* _Problem to solve_: Your answer should be an exact copy of all the entries, free of pictures.

* _Brief descriptive captions_:
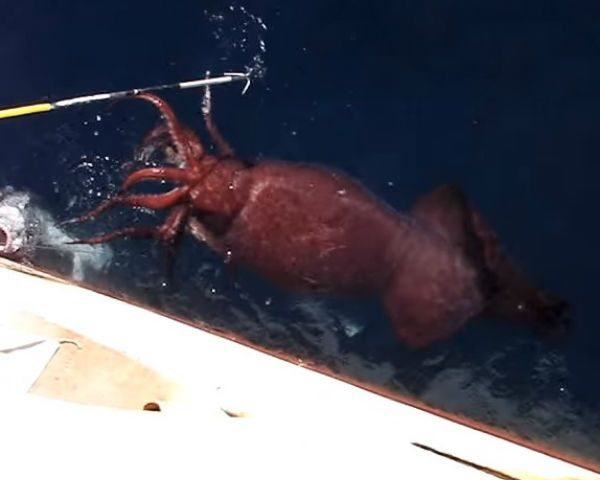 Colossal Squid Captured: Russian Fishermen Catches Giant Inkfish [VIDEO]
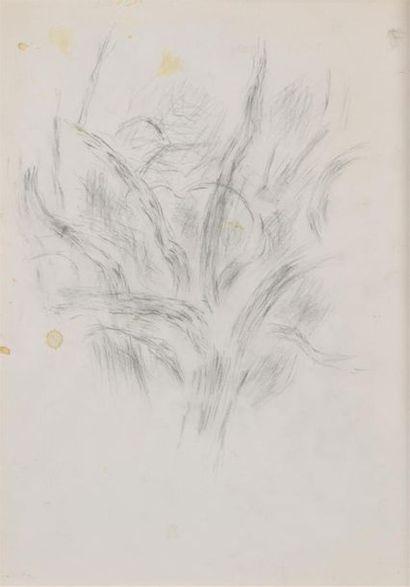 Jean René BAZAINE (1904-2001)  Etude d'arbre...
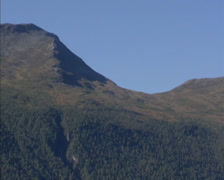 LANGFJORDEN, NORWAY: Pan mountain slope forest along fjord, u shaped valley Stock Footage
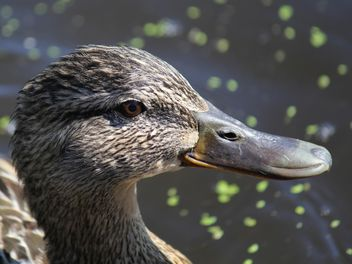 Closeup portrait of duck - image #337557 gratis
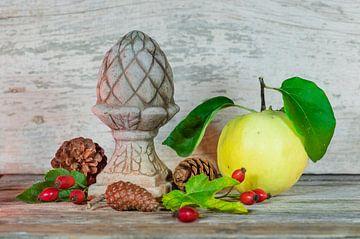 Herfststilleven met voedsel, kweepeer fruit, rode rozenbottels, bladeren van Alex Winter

* _Reply to the exercise_:
 Colossal Squid Captured: Russian Fishermen Catches Giant Inkfish [VIDEO]
 Jean René BAZAINE (1904-2001)  Etude d'arbre...
 LANGFJORDEN, NORWAY: Pan mountain slope forest along fjord, u shaped valley Stock Footage
 Closeup portrait of duck - image #337557 gratis
 Herfststilleven met voedsel, kweepeer fruit, rode rozenbottels, bladeren van Alex Winter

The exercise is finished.